» **TASKS FOR THIS EXERCISE**:
a) According to the passage below on reserve additions and revisions, how many MMBOE of proved reserves did the Company add during 2007?
b) Reproduce the part of the passage below on reserve additions and revisions that starts with "Reserve Additions and" and continues through "in the future.".
c) The passage below on reserve additions and revisions gives, in parentheses, the kinds of additions the Company counted during 2007. List them.

Reserve Additions and Revisions During 2007, the Company added 252 MMBOE of proved reserves as a result of additions (purchases in place, discoveries, improved recovery and extensions) and revisions. The Company expects the majority of future reserve adds to come from positive revisions associated with infill drilling and extensions of current fields and new discoveries onshore in North America and the deepwaters of the Gulf of Mexico, as well as through improved recovery operations, purchases of proved properties in strategic areas and successful exploration in international growth areas. The success of these operations will directly impact reserve additions or revisions in the future.

» **SUPPLIED MATERIAL**:
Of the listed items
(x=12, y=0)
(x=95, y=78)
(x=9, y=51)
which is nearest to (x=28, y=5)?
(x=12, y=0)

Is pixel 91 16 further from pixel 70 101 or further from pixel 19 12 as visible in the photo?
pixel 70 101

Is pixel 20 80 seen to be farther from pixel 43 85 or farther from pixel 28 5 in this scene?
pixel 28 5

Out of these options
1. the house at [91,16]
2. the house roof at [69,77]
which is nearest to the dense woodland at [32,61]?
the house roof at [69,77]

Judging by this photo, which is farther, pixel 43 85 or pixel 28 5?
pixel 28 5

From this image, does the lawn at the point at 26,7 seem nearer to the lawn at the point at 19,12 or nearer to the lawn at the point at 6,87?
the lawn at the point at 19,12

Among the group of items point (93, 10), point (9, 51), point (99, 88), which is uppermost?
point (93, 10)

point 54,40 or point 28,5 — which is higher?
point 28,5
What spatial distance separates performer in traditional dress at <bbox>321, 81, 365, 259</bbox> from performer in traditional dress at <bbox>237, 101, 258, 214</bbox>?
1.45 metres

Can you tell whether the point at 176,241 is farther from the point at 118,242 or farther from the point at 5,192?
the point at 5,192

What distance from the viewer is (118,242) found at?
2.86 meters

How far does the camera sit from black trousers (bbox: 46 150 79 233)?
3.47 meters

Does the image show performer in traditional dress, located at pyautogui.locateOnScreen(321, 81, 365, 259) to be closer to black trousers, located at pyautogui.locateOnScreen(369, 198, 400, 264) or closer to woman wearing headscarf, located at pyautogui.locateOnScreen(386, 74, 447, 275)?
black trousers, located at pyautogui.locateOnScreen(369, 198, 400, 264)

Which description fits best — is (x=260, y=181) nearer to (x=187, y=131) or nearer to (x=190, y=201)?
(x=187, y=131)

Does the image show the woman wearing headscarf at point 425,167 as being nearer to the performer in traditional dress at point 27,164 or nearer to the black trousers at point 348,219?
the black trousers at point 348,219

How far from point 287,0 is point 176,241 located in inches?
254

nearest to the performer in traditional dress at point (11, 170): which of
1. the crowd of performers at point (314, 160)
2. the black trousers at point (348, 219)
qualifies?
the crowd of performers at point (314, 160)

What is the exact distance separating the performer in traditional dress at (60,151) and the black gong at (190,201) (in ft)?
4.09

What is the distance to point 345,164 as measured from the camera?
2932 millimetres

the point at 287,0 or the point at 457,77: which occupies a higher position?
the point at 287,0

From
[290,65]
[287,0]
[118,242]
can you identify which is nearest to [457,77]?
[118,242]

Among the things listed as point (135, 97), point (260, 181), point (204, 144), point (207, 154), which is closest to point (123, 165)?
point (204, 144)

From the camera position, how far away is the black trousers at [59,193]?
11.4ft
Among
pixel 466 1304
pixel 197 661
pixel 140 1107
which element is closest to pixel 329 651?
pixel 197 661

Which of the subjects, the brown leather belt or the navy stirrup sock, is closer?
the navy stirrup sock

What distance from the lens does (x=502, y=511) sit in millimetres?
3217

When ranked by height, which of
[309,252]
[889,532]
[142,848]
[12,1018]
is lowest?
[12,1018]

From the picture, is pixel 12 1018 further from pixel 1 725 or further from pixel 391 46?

» **WRITTEN RESPONSES**:
a) 252 MMBOE

b)
Reserve Additions and Revisions During 2007, the Company added 252 MMBOE of proved reserves as a result of additions (purchases in place, discoveries, improved recovery and extensions) and revisions. The Company expects the majority of future reserve adds to come from positive revisions associated with infill drilling and extensions of current fields and new discoveries onshore in North America and the deepwaters of the Gulf of Mexico, as well as through improved recovery operations, purchases of proved properties in strategic areas and successful exploration in international growth areas. The success of these operations will directly impact reserve additions or revisions in the future.

c) purchases in place, discoveries, improved recovery, extensions